Technical Abstract: Color and appearance of fruits and vegetables are critical determinants of product quality and may afford high-value market opportunities. Exploiting the rich genetic diversity in Capsicum, we characterized the inheritance of black and violet immature fruit color and chlorophyll, carotenoid and anthocyanin pigments responsible for fruit color. In contrast with simple inheritance demonstrated for presence or absence of anthocyanin pigmentation in Capsicum fruit, but consistent with prior results demonstrating complex inheritance for anthocyanin pigmentation in Capsicum foliage, segregation for black versus violet fruit color deviated from expectations of models for simple inheritance. The primary determinant of fruit color was the concentration of the fat soluble chlorophyll and carotenoid pigments relative to anthocyanin concentration.

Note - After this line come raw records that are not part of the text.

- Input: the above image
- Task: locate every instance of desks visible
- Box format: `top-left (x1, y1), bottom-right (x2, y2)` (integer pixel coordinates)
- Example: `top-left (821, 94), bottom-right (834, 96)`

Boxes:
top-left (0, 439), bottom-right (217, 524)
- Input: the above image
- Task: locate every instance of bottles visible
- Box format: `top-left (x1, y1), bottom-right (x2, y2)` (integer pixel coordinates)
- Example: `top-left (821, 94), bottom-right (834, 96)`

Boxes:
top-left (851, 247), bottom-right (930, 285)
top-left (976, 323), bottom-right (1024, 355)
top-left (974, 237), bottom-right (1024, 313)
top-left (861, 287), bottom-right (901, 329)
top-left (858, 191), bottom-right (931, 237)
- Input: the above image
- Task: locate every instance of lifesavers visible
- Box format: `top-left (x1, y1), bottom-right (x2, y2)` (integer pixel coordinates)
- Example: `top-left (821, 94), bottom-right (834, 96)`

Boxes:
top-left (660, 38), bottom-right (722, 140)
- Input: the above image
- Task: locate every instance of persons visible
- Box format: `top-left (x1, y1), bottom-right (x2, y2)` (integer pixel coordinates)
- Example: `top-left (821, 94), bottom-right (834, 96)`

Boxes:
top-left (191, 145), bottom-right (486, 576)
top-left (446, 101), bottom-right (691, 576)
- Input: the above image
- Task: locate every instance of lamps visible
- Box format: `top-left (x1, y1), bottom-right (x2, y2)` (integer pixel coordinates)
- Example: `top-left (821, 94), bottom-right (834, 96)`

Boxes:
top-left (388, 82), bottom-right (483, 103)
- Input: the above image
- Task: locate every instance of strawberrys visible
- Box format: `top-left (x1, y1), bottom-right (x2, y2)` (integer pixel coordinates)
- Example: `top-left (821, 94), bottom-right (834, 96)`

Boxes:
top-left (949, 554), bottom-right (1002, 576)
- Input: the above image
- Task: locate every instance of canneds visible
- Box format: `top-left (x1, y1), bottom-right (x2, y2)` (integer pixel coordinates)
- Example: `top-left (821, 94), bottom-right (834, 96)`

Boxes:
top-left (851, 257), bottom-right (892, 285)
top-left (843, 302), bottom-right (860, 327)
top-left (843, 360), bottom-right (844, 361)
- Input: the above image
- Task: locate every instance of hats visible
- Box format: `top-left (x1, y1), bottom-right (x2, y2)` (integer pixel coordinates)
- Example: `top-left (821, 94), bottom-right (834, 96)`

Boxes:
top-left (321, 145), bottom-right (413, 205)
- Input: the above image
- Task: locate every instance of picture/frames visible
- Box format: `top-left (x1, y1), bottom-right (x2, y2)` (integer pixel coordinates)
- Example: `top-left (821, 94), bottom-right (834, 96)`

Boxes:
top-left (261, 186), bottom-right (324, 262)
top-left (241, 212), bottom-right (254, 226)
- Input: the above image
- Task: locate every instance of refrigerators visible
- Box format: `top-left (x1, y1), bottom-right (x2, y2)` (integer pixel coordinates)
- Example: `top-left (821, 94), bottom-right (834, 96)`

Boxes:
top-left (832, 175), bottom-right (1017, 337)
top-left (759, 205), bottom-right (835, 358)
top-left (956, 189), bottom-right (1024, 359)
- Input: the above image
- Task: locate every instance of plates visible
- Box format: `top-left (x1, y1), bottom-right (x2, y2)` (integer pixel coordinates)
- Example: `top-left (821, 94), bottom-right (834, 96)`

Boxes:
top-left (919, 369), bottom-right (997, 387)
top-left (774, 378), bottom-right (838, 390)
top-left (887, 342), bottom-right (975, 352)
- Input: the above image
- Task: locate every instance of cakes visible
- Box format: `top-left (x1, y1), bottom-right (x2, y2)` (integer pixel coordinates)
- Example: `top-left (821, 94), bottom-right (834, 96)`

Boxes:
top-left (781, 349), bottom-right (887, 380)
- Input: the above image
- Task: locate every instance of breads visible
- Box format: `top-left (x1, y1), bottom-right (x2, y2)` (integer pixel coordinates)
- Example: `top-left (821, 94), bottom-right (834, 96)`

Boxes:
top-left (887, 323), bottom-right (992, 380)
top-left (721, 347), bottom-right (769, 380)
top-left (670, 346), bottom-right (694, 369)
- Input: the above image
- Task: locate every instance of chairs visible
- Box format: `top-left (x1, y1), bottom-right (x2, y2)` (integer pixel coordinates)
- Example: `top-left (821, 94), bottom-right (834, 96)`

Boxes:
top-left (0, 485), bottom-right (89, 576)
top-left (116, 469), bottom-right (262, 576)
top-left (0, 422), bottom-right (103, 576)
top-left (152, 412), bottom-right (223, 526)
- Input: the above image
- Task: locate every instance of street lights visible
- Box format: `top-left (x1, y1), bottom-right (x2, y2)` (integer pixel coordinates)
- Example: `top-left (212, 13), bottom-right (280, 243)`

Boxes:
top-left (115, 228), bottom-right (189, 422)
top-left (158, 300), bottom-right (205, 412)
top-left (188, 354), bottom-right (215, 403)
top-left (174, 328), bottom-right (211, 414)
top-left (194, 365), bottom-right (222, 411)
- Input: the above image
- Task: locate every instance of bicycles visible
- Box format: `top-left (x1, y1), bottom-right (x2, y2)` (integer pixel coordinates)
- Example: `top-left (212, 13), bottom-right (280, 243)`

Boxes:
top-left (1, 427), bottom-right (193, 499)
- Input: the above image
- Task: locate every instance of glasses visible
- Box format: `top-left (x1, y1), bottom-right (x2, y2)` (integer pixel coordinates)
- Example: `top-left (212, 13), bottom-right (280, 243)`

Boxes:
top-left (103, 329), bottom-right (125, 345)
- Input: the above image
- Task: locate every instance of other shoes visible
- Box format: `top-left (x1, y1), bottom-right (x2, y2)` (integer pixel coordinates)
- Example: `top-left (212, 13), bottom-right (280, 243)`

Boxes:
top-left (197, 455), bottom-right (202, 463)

Whereas anthocyanin concentration was 34% greater in violet fruit, chlorophyll and carotenoid concentrations were 20-fold and 4-fold greater, respectively, in black fruit relative to concentrations found in violet fruit. CIE L*a*b* color space scores were predictive of fruit color and relative pigment profiles in black and violet fruit. An additive-dominance model (m[d][h]) was sufficient to explain the variation for individual fruit pigments as well as the CIE parameter a*. Addition of additive x additive effects ([i]) to the additive-dominance model resulted in the best fit model m[d][h][i] for L* and b* color space parameters. For all pigment classes, significant additive effects contributed to the genetic variance for fruit color.